Dear President Bush:
In advance of your meeting with Tunisian President Zine al-Abidine Ben Ali, scheduled for Tuesday, February 17, the Committee to Protect Journalists (CPJ) is writing to draw your attention to Tunisia’s dismal press freedom record.
Since President Ben Ali seized power in 1987, he has helped transform Tunisia’s press into one of the most restricted anywhere in the Arab world. During Ben Ali’s autocratic rule, the government has responded swiftly and severely to journalists who have not towed the official line. Over the years, the government has banned newspapers and jailed dissenting reporters. Critical journalists have been dismissed from their jobs, denied accreditation, put under police surveillance, assaulted, and prevented from leaving the country. Two journalists are currently in prison for their work: Hamadi Jebali and Abdullah Zouari, both former editors of Al-Fajr, the weekly newspaper of the banned Islamist Al-Nahda party. The few courageous voices remaining in the country succeed in circumventing government control by publishing on the Internet, but Tunisian authorities do not hesitate to block their Web sites, harass them, and even imprison them.
Despite the November 2003 release of jailed cyberjournalist Zouhair Yahyaoui, who spent almost a-year-and-half in prison for posting articles on his Web site criticizing the Tunisian government, authorities continue to repress Tunisians who have attempted to express themselves freely in the media. On the same day Yahyaoui was released, for example, Internet journalist Naziha Rejiba, who edits the online Tunisian publication Kalima, received an eight-month suspended prison sentence on spurious charges of violating currency exchange laws. CPJ research suggests that Rejiba was targeted because of her critical writings about the government’s human rights record, as well as a television appearance on a satellite channel during which she criticized President Ben Ali.

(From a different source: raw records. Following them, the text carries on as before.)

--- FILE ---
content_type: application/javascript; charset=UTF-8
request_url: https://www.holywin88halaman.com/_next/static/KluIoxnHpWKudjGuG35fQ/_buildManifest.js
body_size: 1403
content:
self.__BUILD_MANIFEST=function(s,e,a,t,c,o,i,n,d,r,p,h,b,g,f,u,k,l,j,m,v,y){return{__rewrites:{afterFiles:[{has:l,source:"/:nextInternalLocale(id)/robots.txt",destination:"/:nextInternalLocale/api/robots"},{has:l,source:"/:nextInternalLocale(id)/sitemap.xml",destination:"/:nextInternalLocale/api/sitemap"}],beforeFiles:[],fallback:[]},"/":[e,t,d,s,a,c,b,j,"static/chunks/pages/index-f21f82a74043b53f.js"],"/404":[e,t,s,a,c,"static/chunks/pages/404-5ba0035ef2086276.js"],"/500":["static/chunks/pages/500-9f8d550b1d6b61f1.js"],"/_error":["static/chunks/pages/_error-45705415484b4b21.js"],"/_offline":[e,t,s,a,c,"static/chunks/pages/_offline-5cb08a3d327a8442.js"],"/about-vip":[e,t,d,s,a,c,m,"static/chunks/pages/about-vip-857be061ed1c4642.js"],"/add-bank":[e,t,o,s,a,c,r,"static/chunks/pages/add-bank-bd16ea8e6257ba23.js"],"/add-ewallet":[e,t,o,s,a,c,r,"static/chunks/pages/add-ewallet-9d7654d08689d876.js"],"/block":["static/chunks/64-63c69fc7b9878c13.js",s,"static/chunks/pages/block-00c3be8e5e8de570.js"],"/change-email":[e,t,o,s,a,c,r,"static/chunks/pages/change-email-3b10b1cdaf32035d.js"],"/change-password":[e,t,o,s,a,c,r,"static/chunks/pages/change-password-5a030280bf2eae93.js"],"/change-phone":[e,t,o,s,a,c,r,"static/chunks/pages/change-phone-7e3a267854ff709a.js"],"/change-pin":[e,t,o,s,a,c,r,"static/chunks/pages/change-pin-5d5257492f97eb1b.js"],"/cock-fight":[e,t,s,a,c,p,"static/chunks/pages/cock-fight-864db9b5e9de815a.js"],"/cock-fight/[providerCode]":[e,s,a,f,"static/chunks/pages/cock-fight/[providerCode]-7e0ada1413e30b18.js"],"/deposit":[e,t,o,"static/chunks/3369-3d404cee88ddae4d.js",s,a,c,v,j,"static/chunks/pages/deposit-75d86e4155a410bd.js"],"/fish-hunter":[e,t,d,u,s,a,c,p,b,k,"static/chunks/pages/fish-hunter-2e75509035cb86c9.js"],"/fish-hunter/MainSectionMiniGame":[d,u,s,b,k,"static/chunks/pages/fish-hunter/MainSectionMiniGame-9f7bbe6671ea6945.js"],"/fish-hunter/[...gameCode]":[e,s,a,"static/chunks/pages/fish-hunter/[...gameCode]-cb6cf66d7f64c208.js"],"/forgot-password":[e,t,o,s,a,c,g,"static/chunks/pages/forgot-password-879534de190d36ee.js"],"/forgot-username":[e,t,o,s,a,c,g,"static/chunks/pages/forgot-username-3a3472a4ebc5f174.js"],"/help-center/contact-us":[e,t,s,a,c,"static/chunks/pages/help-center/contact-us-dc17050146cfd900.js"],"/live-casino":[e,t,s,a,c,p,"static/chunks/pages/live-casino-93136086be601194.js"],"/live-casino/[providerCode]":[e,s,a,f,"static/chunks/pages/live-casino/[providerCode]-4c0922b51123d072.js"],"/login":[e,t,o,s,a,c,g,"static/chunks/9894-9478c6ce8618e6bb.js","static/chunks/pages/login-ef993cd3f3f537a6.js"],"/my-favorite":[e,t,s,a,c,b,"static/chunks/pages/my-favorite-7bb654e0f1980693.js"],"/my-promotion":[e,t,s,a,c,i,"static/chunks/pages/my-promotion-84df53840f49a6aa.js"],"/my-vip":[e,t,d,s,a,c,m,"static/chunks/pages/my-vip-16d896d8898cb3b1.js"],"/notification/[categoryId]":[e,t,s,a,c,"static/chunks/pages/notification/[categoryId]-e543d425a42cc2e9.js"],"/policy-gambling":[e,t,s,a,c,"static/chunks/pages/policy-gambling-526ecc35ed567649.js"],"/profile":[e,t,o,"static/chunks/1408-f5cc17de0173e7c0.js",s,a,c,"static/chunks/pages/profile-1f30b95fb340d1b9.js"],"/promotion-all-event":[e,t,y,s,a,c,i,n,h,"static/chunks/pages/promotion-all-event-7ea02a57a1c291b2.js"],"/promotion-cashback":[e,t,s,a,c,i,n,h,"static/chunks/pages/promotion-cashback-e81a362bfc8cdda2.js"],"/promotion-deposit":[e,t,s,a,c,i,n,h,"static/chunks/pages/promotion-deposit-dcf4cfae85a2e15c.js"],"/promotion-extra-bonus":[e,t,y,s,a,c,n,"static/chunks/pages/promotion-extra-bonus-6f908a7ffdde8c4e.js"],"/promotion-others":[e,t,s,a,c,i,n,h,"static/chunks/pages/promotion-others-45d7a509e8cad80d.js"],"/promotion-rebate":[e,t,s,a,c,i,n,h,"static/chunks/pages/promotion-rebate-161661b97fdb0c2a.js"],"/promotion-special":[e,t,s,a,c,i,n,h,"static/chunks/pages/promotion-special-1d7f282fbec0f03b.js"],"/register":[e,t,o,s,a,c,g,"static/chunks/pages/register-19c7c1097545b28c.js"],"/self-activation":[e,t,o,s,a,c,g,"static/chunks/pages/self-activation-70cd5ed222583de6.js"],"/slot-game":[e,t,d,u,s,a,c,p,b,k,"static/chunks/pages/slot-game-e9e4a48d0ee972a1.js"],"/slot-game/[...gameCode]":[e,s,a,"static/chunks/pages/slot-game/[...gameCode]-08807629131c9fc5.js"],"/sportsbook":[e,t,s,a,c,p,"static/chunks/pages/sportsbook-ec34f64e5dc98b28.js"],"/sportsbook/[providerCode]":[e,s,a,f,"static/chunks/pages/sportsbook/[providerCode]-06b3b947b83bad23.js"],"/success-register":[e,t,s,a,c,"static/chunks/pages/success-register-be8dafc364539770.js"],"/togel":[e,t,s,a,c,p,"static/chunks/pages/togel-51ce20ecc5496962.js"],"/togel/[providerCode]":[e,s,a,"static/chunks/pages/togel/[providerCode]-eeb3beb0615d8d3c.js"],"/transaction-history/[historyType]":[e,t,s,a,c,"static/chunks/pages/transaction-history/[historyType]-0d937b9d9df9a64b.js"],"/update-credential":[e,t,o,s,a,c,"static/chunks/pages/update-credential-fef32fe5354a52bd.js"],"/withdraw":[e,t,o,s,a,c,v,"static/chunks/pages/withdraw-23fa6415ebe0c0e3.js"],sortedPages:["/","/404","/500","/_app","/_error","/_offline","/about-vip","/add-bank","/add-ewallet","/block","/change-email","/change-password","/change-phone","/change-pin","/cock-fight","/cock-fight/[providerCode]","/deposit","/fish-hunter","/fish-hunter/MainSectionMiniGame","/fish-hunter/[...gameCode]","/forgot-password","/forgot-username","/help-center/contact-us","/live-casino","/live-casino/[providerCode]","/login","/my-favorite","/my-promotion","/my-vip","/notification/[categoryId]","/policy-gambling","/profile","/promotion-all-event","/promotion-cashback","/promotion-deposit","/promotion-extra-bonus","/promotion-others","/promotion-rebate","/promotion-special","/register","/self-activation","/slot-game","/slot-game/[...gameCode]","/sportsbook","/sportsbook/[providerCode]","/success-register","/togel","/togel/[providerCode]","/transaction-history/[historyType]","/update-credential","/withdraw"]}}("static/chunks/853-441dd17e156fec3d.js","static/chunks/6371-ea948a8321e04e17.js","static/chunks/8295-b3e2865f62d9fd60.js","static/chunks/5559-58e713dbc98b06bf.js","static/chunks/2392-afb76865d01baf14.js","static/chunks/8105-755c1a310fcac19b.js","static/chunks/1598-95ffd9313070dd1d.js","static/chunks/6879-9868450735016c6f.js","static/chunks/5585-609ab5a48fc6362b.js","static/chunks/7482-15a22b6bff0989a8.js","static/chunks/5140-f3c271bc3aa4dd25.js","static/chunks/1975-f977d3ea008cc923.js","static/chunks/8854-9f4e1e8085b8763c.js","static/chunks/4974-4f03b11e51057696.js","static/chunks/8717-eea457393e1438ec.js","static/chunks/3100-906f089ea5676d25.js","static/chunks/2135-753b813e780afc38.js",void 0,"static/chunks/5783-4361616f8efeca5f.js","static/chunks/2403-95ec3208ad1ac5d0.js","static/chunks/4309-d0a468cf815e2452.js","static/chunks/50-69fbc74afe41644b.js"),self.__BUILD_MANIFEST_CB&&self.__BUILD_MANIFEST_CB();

More recently, on January 5, an assailant believed to be working with the state security services violently attacked prominent Internet journalist and human rights activist Sihem Bensedrine, also of the online magazine Kalima, when she exited her home in the capital, Tunis. Kalima, which is banned by Web censors inside Tunisia, was also recently refused approval to print hard copies.
In light of this troubling situation, we hope that you will use your visit with President Ben Ali to express deep reservations–both in public and in private–about the poor state of press freedom in Tunisia. We encourage you to urge Ben Ali to do everything within his power to ensure that journalists are able to work freely, without the threat of intimidation and harassment. Your administration should make it clear that, as a close ally of the United States, Tunisia will be held accountable when it violates the fundamental right to freedom of expression. Doing so will not only provide support for a free press–an essential component of democracy–but it will also emphasize the administration’s recently stated goal of promoting democracy in the region. We believe that a policy of engagement with the Tunisian government on these issues, along with vocal support for persecuted media outlets, would be welcomed by supporters of democracy in Tunisia and in the region as a sign of the U.S. government’s support for these goals.
Thank you for your attention to these important matters.